▸ WHAT THE TASK REQUIRES
Can you write out all of the material below, word for word?

▸ LISTED RECORDS

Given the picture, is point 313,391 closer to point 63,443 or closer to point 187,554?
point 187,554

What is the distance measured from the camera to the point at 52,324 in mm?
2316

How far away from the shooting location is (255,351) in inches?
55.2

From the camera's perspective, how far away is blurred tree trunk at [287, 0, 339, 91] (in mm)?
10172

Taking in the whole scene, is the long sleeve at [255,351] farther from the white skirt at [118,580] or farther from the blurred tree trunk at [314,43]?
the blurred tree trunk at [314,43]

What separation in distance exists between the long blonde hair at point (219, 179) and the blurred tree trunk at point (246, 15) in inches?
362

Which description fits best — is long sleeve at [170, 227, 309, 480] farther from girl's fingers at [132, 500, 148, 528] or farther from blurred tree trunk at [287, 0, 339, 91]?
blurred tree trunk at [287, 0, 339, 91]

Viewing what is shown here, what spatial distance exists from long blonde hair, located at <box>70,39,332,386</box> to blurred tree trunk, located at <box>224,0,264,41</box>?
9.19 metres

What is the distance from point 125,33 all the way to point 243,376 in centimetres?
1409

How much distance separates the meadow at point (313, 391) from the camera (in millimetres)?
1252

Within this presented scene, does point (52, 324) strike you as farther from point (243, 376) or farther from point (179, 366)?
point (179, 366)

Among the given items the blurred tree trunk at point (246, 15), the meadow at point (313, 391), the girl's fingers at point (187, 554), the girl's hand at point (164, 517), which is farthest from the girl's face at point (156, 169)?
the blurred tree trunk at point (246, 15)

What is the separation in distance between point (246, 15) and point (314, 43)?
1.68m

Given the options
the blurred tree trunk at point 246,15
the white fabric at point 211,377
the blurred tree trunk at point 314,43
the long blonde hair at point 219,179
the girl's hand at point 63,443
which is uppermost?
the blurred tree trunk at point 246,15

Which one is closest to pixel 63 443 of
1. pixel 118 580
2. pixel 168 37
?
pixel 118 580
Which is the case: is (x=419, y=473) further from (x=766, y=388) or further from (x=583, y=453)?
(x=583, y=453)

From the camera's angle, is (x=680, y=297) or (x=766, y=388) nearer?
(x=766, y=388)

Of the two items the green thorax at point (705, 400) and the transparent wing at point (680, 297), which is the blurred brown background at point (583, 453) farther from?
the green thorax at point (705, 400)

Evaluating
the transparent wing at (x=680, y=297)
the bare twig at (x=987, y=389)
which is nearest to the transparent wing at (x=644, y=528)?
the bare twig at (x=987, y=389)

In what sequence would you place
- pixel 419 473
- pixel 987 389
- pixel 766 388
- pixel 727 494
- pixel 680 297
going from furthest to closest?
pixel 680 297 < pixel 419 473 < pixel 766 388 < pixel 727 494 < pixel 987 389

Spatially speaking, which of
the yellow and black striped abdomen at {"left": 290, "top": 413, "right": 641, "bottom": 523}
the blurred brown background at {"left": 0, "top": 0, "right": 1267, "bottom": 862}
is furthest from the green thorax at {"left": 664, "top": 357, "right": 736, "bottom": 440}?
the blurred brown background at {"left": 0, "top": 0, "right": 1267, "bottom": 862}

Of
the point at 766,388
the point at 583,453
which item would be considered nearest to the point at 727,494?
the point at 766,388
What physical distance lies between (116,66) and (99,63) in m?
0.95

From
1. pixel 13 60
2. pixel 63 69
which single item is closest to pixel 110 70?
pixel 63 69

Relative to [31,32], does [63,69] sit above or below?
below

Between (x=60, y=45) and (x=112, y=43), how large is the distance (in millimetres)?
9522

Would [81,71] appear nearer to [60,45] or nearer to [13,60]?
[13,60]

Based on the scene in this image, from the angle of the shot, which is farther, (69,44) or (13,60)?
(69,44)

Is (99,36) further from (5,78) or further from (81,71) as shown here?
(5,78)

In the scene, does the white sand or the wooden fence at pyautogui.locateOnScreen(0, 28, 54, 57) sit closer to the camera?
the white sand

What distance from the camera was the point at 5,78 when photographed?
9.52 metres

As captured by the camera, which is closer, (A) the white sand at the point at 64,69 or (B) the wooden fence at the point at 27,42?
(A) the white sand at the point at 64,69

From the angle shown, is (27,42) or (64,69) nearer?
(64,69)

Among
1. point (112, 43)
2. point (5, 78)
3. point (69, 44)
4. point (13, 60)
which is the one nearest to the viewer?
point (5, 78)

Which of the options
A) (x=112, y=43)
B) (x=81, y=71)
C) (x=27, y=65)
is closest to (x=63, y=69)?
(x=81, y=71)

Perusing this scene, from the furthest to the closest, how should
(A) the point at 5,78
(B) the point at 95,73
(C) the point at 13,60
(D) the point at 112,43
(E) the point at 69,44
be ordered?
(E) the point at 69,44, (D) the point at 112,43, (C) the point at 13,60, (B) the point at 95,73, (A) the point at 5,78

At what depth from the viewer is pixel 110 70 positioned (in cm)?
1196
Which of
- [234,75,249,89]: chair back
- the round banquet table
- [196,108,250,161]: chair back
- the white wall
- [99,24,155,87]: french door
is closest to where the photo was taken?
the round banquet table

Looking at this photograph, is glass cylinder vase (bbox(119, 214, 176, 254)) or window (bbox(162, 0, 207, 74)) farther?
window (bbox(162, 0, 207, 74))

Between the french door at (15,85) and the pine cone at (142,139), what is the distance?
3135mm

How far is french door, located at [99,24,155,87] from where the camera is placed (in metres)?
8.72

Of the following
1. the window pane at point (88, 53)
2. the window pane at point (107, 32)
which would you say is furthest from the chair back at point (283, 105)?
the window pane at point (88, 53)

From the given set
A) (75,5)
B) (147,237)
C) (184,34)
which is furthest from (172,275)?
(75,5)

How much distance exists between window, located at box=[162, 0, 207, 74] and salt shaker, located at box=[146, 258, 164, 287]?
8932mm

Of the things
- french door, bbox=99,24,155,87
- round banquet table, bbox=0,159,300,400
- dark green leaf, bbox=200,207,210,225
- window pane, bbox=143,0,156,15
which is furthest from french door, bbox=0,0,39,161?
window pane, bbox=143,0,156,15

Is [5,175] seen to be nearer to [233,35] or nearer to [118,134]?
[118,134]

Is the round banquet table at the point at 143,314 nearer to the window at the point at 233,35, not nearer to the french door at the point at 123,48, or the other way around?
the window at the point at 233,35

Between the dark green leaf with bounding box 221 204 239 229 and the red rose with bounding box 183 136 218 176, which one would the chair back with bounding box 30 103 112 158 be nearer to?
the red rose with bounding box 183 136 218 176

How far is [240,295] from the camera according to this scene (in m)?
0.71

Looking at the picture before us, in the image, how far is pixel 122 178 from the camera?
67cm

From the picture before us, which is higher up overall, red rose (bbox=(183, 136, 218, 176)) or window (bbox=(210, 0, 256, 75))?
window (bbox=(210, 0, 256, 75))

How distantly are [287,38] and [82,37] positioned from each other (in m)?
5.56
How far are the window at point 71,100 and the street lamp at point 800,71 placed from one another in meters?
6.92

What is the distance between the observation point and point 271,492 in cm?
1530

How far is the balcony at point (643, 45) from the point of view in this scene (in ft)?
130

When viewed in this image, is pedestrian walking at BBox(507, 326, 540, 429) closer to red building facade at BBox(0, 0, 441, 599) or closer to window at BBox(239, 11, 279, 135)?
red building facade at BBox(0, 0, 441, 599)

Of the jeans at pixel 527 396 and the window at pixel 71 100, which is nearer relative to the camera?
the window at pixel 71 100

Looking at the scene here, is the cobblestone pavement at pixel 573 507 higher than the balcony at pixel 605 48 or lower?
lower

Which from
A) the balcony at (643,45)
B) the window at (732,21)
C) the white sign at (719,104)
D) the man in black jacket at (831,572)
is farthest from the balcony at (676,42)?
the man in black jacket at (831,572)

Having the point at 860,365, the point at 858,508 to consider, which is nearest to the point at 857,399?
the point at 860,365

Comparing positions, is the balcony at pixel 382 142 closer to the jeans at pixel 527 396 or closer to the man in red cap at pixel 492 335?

▸ CORRECT RESPONSE
Given the picture, is point 313,391 closer to point 63,443 or closer to point 187,554?
point 187,554

What is the distance measured from the camera to the point at 52,324 in mm?
2316

How far away from the shooting location is (255,351) in inches?
55.2

From the camera's perspective, how far away is blurred tree trunk at [287, 0, 339, 91] (in mm)?
10172

Taking in the whole scene, is the long sleeve at [255,351] farther from the white skirt at [118,580] or farther from the blurred tree trunk at [314,43]?
the blurred tree trunk at [314,43]

What separation in distance exists between the long blonde hair at point (219, 179) and the blurred tree trunk at point (246, 15) in inches?
362

Which description fits best — is long sleeve at [170, 227, 309, 480] farther from girl's fingers at [132, 500, 148, 528] or farther from blurred tree trunk at [287, 0, 339, 91]?
blurred tree trunk at [287, 0, 339, 91]

Viewing what is shown here, what spatial distance exists from long blonde hair, located at <box>70,39,332,386</box> to blurred tree trunk, located at <box>224,0,264,41</box>?
9.19 metres

What is the distance from point 125,33 all the way to point 243,376 in centimetres?
1409

How much distance separates the meadow at point (313, 391) from the camera (in millimetres)?
1252

Within this presented scene, does point (52, 324) strike you as farther from point (243, 376) or farther from point (179, 366)?
point (179, 366)

Among the given items the blurred tree trunk at point (246, 15), the meadow at point (313, 391), the girl's fingers at point (187, 554), the girl's hand at point (164, 517), which is farthest from the girl's face at point (156, 169)?
the blurred tree trunk at point (246, 15)

What is the separation in distance between point (246, 15) and point (314, 43)?
1.68m

Given the options
the blurred tree trunk at point 246,15
the white fabric at point 211,377
the blurred tree trunk at point 314,43
the long blonde hair at point 219,179
the girl's hand at point 63,443
which is uppermost?
the blurred tree trunk at point 246,15

Which one is closest to pixel 63 443 of
1. pixel 118 580
2. pixel 168 37
?
pixel 118 580
Which is the case: is (x=419, y=473) further from (x=766, y=388) or further from (x=583, y=453)?
(x=583, y=453)

From the camera's angle, is (x=680, y=297) or (x=766, y=388) nearer?
(x=766, y=388)

Of the two items the green thorax at point (705, 400) and the transparent wing at point (680, 297), which is the blurred brown background at point (583, 453) farther from?
the green thorax at point (705, 400)

Evaluating
the transparent wing at (x=680, y=297)
the bare twig at (x=987, y=389)
which is nearest to the transparent wing at (x=644, y=528)?
the bare twig at (x=987, y=389)

In what sequence would you place
- pixel 419 473
- pixel 987 389
- pixel 766 388
- pixel 727 494
- pixel 680 297
going from furthest to closest?
pixel 680 297 < pixel 419 473 < pixel 766 388 < pixel 727 494 < pixel 987 389

Spatially speaking, which of
the yellow and black striped abdomen at {"left": 290, "top": 413, "right": 641, "bottom": 523}
the blurred brown background at {"left": 0, "top": 0, "right": 1267, "bottom": 862}
is furthest from the green thorax at {"left": 664, "top": 357, "right": 736, "bottom": 440}?
the blurred brown background at {"left": 0, "top": 0, "right": 1267, "bottom": 862}

Of
the point at 766,388
the point at 583,453
which item would be considered nearest to the point at 727,494?
the point at 766,388
What physical distance lies between (116,66) and (99,63) in m?
0.95

From
1. pixel 13 60
2. pixel 63 69
which single item is closest to pixel 110 70?
pixel 63 69

Relative to [31,32], does [63,69] sit above or below?
below

Between (x=60, y=45) and (x=112, y=43), how large is the distance (in millimetres)?
9522

Would [81,71] appear nearer to [60,45] or nearer to [13,60]?
[13,60]

Based on the scene in this image, from the angle of the shot, which is farther, (69,44) or (13,60)?
(69,44)

Is (99,36) further from (5,78) or further from (81,71) as shown here?
(5,78)

In the scene, does the white sand or the wooden fence at pyautogui.locateOnScreen(0, 28, 54, 57) sit closer to the camera?
the white sand

What distance from the camera was the point at 5,78 when photographed?
9.52 metres

As captured by the camera, which is closer, (A) the white sand at the point at 64,69 or (B) the wooden fence at the point at 27,42?
(A) the white sand at the point at 64,69

From the angle shown, is (27,42) or (64,69) nearer?
(64,69)

Among
1. point (112, 43)
2. point (5, 78)
3. point (69, 44)
4. point (13, 60)
which is the one nearest to the viewer?
point (5, 78)

Which of the options
A) (x=112, y=43)
B) (x=81, y=71)
C) (x=27, y=65)
is closest to (x=63, y=69)?
(x=81, y=71)

Perusing this scene, from the furthest to the closest, how should
(A) the point at 5,78
(B) the point at 95,73
(C) the point at 13,60
(D) the point at 112,43
(E) the point at 69,44
be ordered?
(E) the point at 69,44, (D) the point at 112,43, (C) the point at 13,60, (B) the point at 95,73, (A) the point at 5,78

At what depth from the viewer is pixel 110 70 positioned (in cm)?
1196
Which of
- [234,75,249,89]: chair back
- the round banquet table
- [196,108,250,161]: chair back
- the white wall
- [99,24,155,87]: french door
is closest to where the photo was taken?
the round banquet table

Looking at this photograph, is glass cylinder vase (bbox(119, 214, 176, 254)) or window (bbox(162, 0, 207, 74)) farther?
window (bbox(162, 0, 207, 74))

Between the french door at (15,85) and the pine cone at (142,139), what is the distance?
3135mm

How far is french door, located at [99,24,155,87] from where the camera is placed (in metres)?
8.72

Of the following
1. the window pane at point (88, 53)
2. the window pane at point (107, 32)
which would you say is furthest from the chair back at point (283, 105)?
the window pane at point (88, 53)

From the given set
A) (75,5)
B) (147,237)
C) (184,34)
which is furthest from (172,275)?
(75,5)

How much distance exists between window, located at box=[162, 0, 207, 74] and salt shaker, located at box=[146, 258, 164, 287]?
8932mm

Of the things
- french door, bbox=99,24,155,87
- round banquet table, bbox=0,159,300,400
- dark green leaf, bbox=200,207,210,225
- window pane, bbox=143,0,156,15
which is furthest from french door, bbox=0,0,39,161?
window pane, bbox=143,0,156,15

Is [5,175] seen to be nearer to [233,35] or nearer to [118,134]?
[118,134]

Is the round banquet table at the point at 143,314 nearer to the window at the point at 233,35, not nearer to the french door at the point at 123,48, or the other way around?
the window at the point at 233,35

Between the dark green leaf with bounding box 221 204 239 229 and the red rose with bounding box 183 136 218 176, which one would the chair back with bounding box 30 103 112 158 be nearer to?
the red rose with bounding box 183 136 218 176

How far is [240,295] from the camera according to this scene (in m)?
0.71

Looking at the picture before us, in the image, how far is pixel 122 178 from the camera?
67cm

From the picture before us, which is higher up overall, red rose (bbox=(183, 136, 218, 176)) or window (bbox=(210, 0, 256, 75))?
window (bbox=(210, 0, 256, 75))

How distantly are [287,38] and [82,37] positioned from each other (in m)?
5.56
How far are the window at point 71,100 and the street lamp at point 800,71 placed from one another in meters?
6.92

What is the distance between the observation point and point 271,492 in cm?
1530

How far is the balcony at point (643, 45) from the point of view in this scene (in ft)?
130

When viewed in this image, is pedestrian walking at BBox(507, 326, 540, 429) closer to red building facade at BBox(0, 0, 441, 599) or closer to window at BBox(239, 11, 279, 135)?
red building facade at BBox(0, 0, 441, 599)

Of the jeans at pixel 527 396 and the window at pixel 71 100, which is nearer relative to the camera?
the window at pixel 71 100

Looking at the scene here, is the cobblestone pavement at pixel 573 507 higher than the balcony at pixel 605 48 or lower?
lower

Which from
A) the balcony at (643,45)
B) the window at (732,21)
C) the white sign at (719,104)
D) the man in black jacket at (831,572)
is farthest from the balcony at (676,42)?
the man in black jacket at (831,572)

Having the point at 860,365, the point at 858,508 to consider, which is nearest to the point at 857,399?
the point at 860,365

Comparing positions, is the balcony at pixel 382 142 closer to the jeans at pixel 527 396 or closer to the man in red cap at pixel 492 335?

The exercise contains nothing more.